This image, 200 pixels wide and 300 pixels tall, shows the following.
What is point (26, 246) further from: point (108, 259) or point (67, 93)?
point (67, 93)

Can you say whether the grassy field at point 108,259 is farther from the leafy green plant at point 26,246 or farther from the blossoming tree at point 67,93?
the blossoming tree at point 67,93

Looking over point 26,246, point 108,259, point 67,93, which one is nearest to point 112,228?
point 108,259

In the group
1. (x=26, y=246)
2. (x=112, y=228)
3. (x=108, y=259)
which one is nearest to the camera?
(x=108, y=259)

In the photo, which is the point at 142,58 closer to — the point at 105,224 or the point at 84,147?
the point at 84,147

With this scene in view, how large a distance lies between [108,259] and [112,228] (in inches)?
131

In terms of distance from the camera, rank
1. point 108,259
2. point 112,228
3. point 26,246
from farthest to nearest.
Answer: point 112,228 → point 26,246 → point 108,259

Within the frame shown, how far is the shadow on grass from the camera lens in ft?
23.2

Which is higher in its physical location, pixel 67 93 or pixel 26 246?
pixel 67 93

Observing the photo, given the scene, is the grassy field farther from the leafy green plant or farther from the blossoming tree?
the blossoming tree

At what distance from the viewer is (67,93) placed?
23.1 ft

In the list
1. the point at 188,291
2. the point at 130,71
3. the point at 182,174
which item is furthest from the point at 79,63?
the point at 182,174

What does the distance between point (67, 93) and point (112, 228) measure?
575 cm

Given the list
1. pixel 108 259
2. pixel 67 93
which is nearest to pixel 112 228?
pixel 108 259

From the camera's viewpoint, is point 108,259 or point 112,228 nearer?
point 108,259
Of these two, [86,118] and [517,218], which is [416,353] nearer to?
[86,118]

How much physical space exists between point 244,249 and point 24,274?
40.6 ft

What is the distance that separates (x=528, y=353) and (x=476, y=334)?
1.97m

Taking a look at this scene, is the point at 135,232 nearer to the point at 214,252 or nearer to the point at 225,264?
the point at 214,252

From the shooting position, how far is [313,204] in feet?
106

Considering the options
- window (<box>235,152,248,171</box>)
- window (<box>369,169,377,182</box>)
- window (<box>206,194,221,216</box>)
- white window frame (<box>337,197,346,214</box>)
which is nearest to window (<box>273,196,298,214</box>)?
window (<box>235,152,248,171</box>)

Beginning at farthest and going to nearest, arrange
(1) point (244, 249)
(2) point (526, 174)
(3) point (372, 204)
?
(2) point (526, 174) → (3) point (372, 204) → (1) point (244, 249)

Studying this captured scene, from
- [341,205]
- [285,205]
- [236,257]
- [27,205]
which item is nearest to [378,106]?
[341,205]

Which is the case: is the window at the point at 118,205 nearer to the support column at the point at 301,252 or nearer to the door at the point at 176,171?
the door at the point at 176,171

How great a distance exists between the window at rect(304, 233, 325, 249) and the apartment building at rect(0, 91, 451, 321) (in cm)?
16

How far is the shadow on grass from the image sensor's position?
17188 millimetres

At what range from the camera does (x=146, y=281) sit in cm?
---------------
The records above must be repeated exactly, every one of them.

### CORRECT ANSWER
This image, 200 pixels wide and 300 pixels tall, shows the following.
What is point (26, 246) further from: point (108, 259) or point (67, 93)?
point (67, 93)

Can you say whether the grassy field at point 108,259 is farther from the leafy green plant at point 26,246 or farther from the blossoming tree at point 67,93?
the blossoming tree at point 67,93

Looking over point 26,246, point 108,259, point 67,93, which one is nearest to point 112,228?
point 108,259

In the group
1. (x=26, y=246)
2. (x=112, y=228)
3. (x=108, y=259)
which one is nearest to the camera?
(x=108, y=259)

In the photo, which is the point at 142,58 closer to — the point at 105,224 or the point at 84,147?
the point at 84,147

With this scene in view, how large a distance lies between [108,259] and [112,228] (in inches)?
131

In terms of distance from the camera, rank
1. point 108,259
2. point 112,228
3. point 26,246
from farthest to nearest.
Answer: point 112,228 → point 26,246 → point 108,259

Within the frame shown, how far is the shadow on grass from the camera lens in ft?
23.2

Which is higher in its physical location, pixel 67 93 or pixel 26 246?
pixel 67 93

Observing the photo, given the scene, is the grassy field farther from the leafy green plant or farther from the blossoming tree?
the blossoming tree

At what distance from the viewer is (67,93) placed?
23.1 ft

In the list
1. the point at 188,291
2. the point at 130,71
3. the point at 182,174
which item is furthest from the point at 79,63?
the point at 182,174

What does the distance between point (67, 93) and point (112, 228) measure?
575 cm

Given the list
1. pixel 108 259
2. pixel 67 93
which is nearest to pixel 112 228?
pixel 108 259

From the camera's viewpoint, is point 108,259 or point 112,228 nearer?
point 108,259
Of these two, [86,118] and [517,218], which is [416,353] nearer to?
[86,118]

How much physical space exists between point 244,249 and point 24,274?
40.6 ft

What is the distance that separates (x=528, y=353) and (x=476, y=334)?
1.97m

Taking a look at this scene, is the point at 135,232 nearer to the point at 214,252 or nearer to the point at 225,264?
the point at 214,252

From the shooting position, how far is [313,204] in feet?
106

Considering the options
- window (<box>235,152,248,171</box>)
- window (<box>369,169,377,182</box>)
- window (<box>206,194,221,216</box>)
- white window frame (<box>337,197,346,214</box>)
which is nearest to window (<box>273,196,298,214</box>)?
window (<box>235,152,248,171</box>)

Beginning at farthest and going to nearest, arrange
(1) point (244, 249)
(2) point (526, 174)
(3) point (372, 204)
?
(2) point (526, 174) → (3) point (372, 204) → (1) point (244, 249)

Studying this captured scene, from
- [341,205]
- [285,205]
- [236,257]
- [27,205]
which item is nearest to [378,106]?
[341,205]

Which is the case: is the window at the point at 118,205 nearer to the support column at the point at 301,252 or nearer to the door at the point at 176,171?
the door at the point at 176,171

How great a distance exists between the window at rect(304, 233, 325, 249) and the apartment building at rect(0, 91, 451, 321) (in cm)?
16

How far is the shadow on grass from the image sensor's position?
17188 millimetres

At what range from the camera does (x=146, y=281) sit in cm?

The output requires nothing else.